Donc nous arrivons en 2008 où je travaille sur mon premier album « Il le fallait ». Enfin. Je vais pouvoir présenter au public ma musique, ma vision des choses. J’ai écrit cet album dans un état d’esprit assez particulier. Il m’a permis de trouver mon style, entre l’humour et le plus sérieux. Tout est résumé dans ma chanson « Il le fallait » (faut aller écouter, lol, tu comprendras !).

Credits : Mblinkfotos

Le public l’accueille favorablement, c’est ainsi que je deviens officiellement Nasty Nesta

…et la suite appartient désormais à l’histoire. D’autres choix sont intervenus dans ma carrière, comme quitter une grande scène où Magic System ou Kassav (je m’en souviens plus vraiment) devait prester. Le CCC devait aussi passer sur scène. En attendant notre passage, on nous a demandé de quitter les loges, d’attendre dans le sable pour que les artistes internationaux soient installés. On s’est regardés et on s’est dit « FVCK ! ». On s’est tirés !

Sur les grands shows de ce genre, les artistes locaux sont sous payés et doivent « dégager » des loges parce que la star internationale vient. C’est inadmissible de traiter des artistes Béninois de la sorte au Bénin. Si nos collègues artistes ne disaient rien, nous, ça nous choquait de fou ! Et ça nous choquait encore plus qu’ils se plaignent entre nous mais se laissent faire…”C’est le pays qui est comme ça !” disaient ils. A l’époque, beaucoup de personnes ne comprenaient pas nos prises de positions et nous n’avions pas l’occasion d’en parler. Ce qui alimentait notre réputation sulfureuse. Ça nous a valu un boycott de plusieurs scènes mais je suis encore vivant pour le raconter, donc ça tue pas !

MATÉRIEL FOURNI:

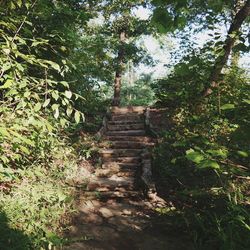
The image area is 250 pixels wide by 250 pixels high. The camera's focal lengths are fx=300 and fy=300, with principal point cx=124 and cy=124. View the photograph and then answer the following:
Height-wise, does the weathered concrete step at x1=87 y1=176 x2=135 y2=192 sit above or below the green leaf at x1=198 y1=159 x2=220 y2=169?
below

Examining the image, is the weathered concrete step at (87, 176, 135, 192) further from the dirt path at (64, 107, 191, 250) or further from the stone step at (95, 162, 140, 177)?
the stone step at (95, 162, 140, 177)

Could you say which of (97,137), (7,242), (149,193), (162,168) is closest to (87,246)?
(7,242)

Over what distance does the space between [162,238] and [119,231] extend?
79cm

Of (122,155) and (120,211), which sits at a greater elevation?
(122,155)

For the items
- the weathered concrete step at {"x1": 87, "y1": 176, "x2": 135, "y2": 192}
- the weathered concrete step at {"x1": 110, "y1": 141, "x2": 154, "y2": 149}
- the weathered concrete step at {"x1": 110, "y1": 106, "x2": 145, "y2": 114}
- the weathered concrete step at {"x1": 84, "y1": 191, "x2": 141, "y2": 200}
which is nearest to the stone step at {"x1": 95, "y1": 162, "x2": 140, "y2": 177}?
the weathered concrete step at {"x1": 87, "y1": 176, "x2": 135, "y2": 192}

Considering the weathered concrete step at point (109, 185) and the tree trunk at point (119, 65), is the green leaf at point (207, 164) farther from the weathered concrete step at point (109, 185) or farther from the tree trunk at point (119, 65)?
the tree trunk at point (119, 65)

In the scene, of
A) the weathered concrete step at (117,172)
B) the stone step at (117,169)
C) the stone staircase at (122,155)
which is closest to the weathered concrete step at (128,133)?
the stone staircase at (122,155)

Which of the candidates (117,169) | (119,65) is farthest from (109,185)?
(119,65)

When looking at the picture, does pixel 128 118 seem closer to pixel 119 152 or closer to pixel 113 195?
pixel 119 152

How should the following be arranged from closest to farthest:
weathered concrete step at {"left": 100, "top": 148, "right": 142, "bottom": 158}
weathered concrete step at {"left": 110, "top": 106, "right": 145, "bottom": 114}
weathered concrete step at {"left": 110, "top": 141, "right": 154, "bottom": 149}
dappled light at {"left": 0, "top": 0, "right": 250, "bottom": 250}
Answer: dappled light at {"left": 0, "top": 0, "right": 250, "bottom": 250} → weathered concrete step at {"left": 100, "top": 148, "right": 142, "bottom": 158} → weathered concrete step at {"left": 110, "top": 141, "right": 154, "bottom": 149} → weathered concrete step at {"left": 110, "top": 106, "right": 145, "bottom": 114}

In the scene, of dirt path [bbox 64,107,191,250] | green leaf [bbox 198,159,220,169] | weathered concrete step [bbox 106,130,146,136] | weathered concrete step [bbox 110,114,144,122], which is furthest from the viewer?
weathered concrete step [bbox 110,114,144,122]

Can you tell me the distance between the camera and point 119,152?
30.2ft

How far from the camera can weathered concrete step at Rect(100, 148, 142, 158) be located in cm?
911

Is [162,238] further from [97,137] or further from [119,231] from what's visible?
[97,137]
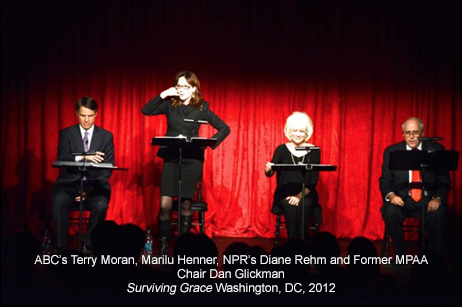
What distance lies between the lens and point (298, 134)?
534 centimetres

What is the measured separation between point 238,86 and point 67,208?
2721mm

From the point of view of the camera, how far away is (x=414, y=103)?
681 cm

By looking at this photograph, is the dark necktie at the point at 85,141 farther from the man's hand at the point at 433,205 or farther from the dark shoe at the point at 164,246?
the man's hand at the point at 433,205

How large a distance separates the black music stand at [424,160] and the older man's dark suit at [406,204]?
8.4 inches

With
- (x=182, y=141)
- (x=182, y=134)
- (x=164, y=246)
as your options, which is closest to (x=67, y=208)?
(x=164, y=246)

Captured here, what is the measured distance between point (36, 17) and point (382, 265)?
4.84m

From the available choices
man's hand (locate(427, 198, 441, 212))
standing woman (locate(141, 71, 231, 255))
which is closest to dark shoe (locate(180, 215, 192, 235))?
standing woman (locate(141, 71, 231, 255))

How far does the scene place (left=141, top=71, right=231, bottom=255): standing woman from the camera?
4.92 m

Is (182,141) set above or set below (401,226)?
above

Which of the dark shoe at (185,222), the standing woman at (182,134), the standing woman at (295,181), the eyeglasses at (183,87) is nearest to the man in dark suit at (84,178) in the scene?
the standing woman at (182,134)

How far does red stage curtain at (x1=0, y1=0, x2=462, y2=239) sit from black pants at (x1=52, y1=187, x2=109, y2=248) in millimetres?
1454

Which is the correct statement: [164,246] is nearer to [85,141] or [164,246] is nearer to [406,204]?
[85,141]

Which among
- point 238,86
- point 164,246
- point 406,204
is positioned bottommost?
point 164,246

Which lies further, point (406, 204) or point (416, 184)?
point (416, 184)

CONSIGNE ÉCRITE 1: Reproduisez le passage du texte sur le parcours de Nasty Nesta compris entre « Le public l’accueille » et « s’est tirés ! », inclus.
CONSIGNE ÉCRITE 2: Dans le texte sur le parcours de Nasty Nesta, quel est le titre du premier album ?
CONSIGNE ÉCRITE 3: Reprenez le texte sur le parcours de Nasty Nesta là où il s'arrête et poursuivez-le.

RÉPONSE ATTENDUE 1:
Le public l’accueille favorablement, c’est ainsi que je deviens officiellement Nasty Nesta

…et la suite appartient désormais à l’histoire. D’autres choix sont intervenus dans ma carrière, comme quitter une grande scène où Magic System ou Kassav (je m’en souviens plus vraiment) devait prester. Le CCC devait aussi passer sur scène. En attendant notre passage, on nous a demandé de quitter les loges, d’attendre dans le sable pour que les artistes internationaux soient installés. On s’est regardés et on s’est dit « FVCK ! ». On s’est tirés !

RÉPONSE ATTENDUE 2: Le premier album s'intitule « Il le fallait ».

RÉPONSE ATTENDUE 3:
Cette anecdote pour dire : Tu peux avoir raison et faire un choix juste mais sur le moment personne ne te comprendra et on t’attaquera pour ça. On te boycottera même. Si ton choix est juste, et si tu continues à travailler, le temps te donnera raison. Pour la petite histoire, nous avons retravaillé quelques années plus tard dans de meilleures conditions avec les organisateurs de ce show, ça ne s’est encore pas bien terminé mais c’est pour d’autres raisons. Nous gardons néanmoins de bonnes relations avec eux.

Leçon numéro 3 : La réussite nécessite des sacrifices 

Quand ton album sort, tu espères qu’il va tout péter, que ta vie va changer du tout au tout, bah en fait…ce n’est pas totalement ça. Ta vie change, les regards changent sur toi, on te reconnait, tu te vois à la TV, on t’invite sur des shows, tu as droit aux honneurs. Presque tout est gratuit : l’alcool, les filles… C’est le bon côté des choses.

L’autre côté moins rose, c’est tout ce que tu perds en gagnant la notoriété. Le succès change les gens. Il m’a changé et rendu plus froid, plus méfiant ! Tous ceux qui ont gagné succès et notoriété peuvent te dire qu’en retour tu perdras. Beaucoup ou peu selon ton attachement à ce qui est perdu, mais tu perds.

Combien d’amis deviennent chelous, parce qu’ils estiment que tu as du succès maintenant donc ils supposent que ça t’est monté à la tête, ils estiment que c’est à toi de faire le premier pas pour venir à eux sinon c’est que « ça t’est monté à la tête » ; Ta copine qui ne comprend pas ce nouveau lifestyle, n’arrive pas à dealer avec les groupies ou les fans, ou les nuits en studio, les concerts alors qu’elle voudrait que tu viennes chiller avec elle et ses amis.

Il y a des histoires sur toi !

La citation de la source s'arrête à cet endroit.